Years ago when we were told they were pulling their plumber into a 3D world, few believed the essence of the series would be preserved. Yet Super Mario 64 became one of the most acclaimed games ever. The story was the same on Wii with Super Mario Galaxy. With such lineage, expectations for Super Mario 3D World should be enormous; yet chatter about Mario's latest has been quite modest.
That may be, partly, because it's coming in the wake of New Super Mario Bros U, a sterile, if solid, experience, lacking the personality of previous home console entries. And it also may be partly due to its design similarities with Nintendo 3DS title, Super Mario 3D Land. But
3D Land was a brilliant title in its own right. And 3D World is a game designed by those responsible for Super Mario Galaxy: something that's clear from the outset. 3D World may model its look to match that of a previous entry, but it's full of playfulness and surprises. It's a rich mix of pretty much everything the Mario series has ever included, plus a lot of new ideas.
The familiar thematic world maps operate once more as gateway to a multitude of different stages. But this time you're not constrained to the linear routes between levels, and are free to explore the worlds on which the stages are contained. Dotted throughout are tents, slot machines, Toad houses and bonus levels, all of which can be visited at your own pace.
The stages are marked by the same design concept that set Super Mario Galaxy apart from its predecessors; each level contains situations and challenges unique to it. Entering each is to step into the unknown. Formulaic is, for the most, an unused word here.
Initially, the power ups offer the biggest surprises. Although the series' trademarks like mushrooms, fire flowers, stars and Tanooki suits return, the headliner is the cat suit.
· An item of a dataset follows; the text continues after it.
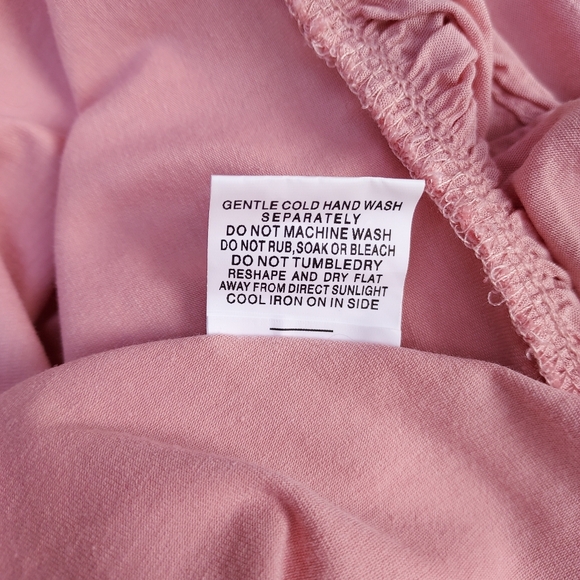 Miss Rose Sister Violet 'Ruby' Rose Pink Ruffle Hem Women's Top - Picture 6 of 7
It's a great gameplay addition and plays an important part in many of the worlds you'll travel to.
Once transformed, your character can perform a swipe attack, an air lunge, and are able to climb up, well, almost anything, as the suit's used to find secret areas out of sight.
Equally original is the cherry power up, which grants you a clone that mirrors your original character's movements. You can pick up multiple cherries and soon have a bunch (or should that be horde?) of Marios storming around the level. It's hilarious to watch the first time, but soon stages contain challenges that force you to keep as many clones alive as possible to access new areas.
Elsewhere there are boomerang suits, flying hats, goomba disguises... no other Mario game has included so many different power ups, and it helps to keep gameplay fresh.
Stages continue to surprise. One may echo the classic 2D games, while in the very next you're playing with light and shadows. Another, and you're racing through a Mario Kart-inspired course. You rarely know what to expect the next challenge to be, and eagerly enter each stage to find out.
There's a few weaker elements within all these positives. The all-new bosses are extremely well designed, so its a disappointment when the game recycles some from previous games.
We said formulaic was mostly unused. Towards the end of the game some of the ideas are reused, and the suddenness of seeing repeated tricks after such diversity emphasises the drought of fresh ideas. When you're coming to that last game battle, it's somewhat disheartening to see the game retread old ground for its last stretch, and as a result the game ends with less of a bang than it started with.
These negatives do not change the fact that Super Mario 3D World is a sublime Mario adventure. It quickly becomes a kind of obsession to find the three stars and one sticker that are hidden in each level, and it's here that you'll find Nintendo's dedication to the smooth difficulty curve; you'll need skills to track them all down.
With the near-perfect control that is a franchise hallmark and an HD sheen to the colourful worlds, this is exactly the kind of gaming magic the Wii U has been waiting for. It's not the gameplay leap of Mario 64 or Galaxy, but it's as enjoyable.